Let me explain why. In baseball, the ultimate utopia for every batter would likely be to hit over .300—that is three hits for every 10 at bat for you baseball neophytes. Of course, there are exceptions for the home-run hitters unless you were Willie Mays—one of the top five baseball players in history. In trading, stock market success doesn’t equate to winning in only 30% of your trades and will likely send you to the sidelines or poor house quickly.
Achieving stock market success is more like pitching. A pitcher who can win 65% of his starts would win about 21 games based on 32 starts. Winning at a 70% win rate would equate to 22 games and a possible Cy Young award (top pitcher) for the mantelpiece. If you can win at around 65% to 70% and cut your losers, you would achieve stock market success.
The key in stock picking and stock market success is simple—make sure you make more money than you lose. To do this, you need to make sure you cut your losses and at the same time ride the winners.
Many traders, including some of the more experienced traders, sometimes can get caught up in the emotional roller coaster by taking profits on the top stocks, while keeping the poor performers and refusing to admit a mistake was made. Sounds familiar?

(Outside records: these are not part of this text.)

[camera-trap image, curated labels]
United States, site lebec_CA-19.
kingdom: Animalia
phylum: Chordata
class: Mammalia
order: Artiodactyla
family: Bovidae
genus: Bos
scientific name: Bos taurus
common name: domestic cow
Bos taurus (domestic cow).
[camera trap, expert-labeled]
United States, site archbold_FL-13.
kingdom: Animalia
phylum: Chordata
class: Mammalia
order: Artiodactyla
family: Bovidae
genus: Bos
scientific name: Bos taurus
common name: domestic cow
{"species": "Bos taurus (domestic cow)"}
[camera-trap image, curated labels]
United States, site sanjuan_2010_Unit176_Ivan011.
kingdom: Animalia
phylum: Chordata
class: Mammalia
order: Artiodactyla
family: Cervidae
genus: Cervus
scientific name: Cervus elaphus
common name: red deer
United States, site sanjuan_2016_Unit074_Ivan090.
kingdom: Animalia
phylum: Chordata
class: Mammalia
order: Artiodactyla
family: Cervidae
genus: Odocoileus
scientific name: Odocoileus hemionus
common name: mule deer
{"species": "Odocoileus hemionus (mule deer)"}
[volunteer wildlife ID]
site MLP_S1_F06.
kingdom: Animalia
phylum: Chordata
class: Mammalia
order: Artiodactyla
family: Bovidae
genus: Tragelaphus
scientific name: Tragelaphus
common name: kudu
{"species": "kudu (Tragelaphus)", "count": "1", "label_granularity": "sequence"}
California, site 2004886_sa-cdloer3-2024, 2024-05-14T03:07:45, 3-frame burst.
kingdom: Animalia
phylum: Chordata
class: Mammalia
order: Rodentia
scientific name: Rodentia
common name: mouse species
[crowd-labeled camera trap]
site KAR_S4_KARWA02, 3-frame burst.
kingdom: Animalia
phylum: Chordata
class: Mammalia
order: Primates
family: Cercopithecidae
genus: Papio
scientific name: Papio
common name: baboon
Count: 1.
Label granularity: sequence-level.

At this time, stocks are facing chart resistance. The bullish investor sentiment in the stock market continues to drive the positive bias in stocks, but I’m seeing some stalling on the charts. The bias is for gains, but the lack of strong volume is somewhat of a red flag.
You need to understand that being prudent is important for stock market success, just like it is in baseball. Say bases are loaded. A smart player doesn’t necessarily try to hit for the fences, but aims for a hit to drive in some runners. The same goes for trading. Aiming for a home run with each trade is fruitless and doesn’t mean stock market success. I would rather play small ball and drive in runs, albeit hitting that occasional long ball over the fences would be a bonus.
Risk management drives stock market success as it does in baseball. A pitcher would unlikely throw a fastball down the middle of the plate on a 0-2 count—instead maybe throw a curve ball, splitter, or change up.
The key is monitoring your pitches and situation just like when trading stocks.
When the price of a stock trends higher, you should always think about a potential exit strategy for the overall stock market success. This does not mean liquidating profitable trades, but more like protecting your unrealized gains. Use the current stock market rally as an opportunity to take some profits.
Another stock market strategy that needs to be considered is the use of mental or physical stop-loss limits. But you need to be careful when the volatility increases and wild swings in the stock market materialize that could take you out of your position prematurely.
And for those of you familiar with options, you can employ put options to help minimize the downside loss in the stock market.
Babe Ruth was arguably the best baseball player in history, while Warren Buffett is widely viewed as the top investor. As both of these men know, the key to success in both baseball and stocks is to know the risk and situation, and to have an exit strategy.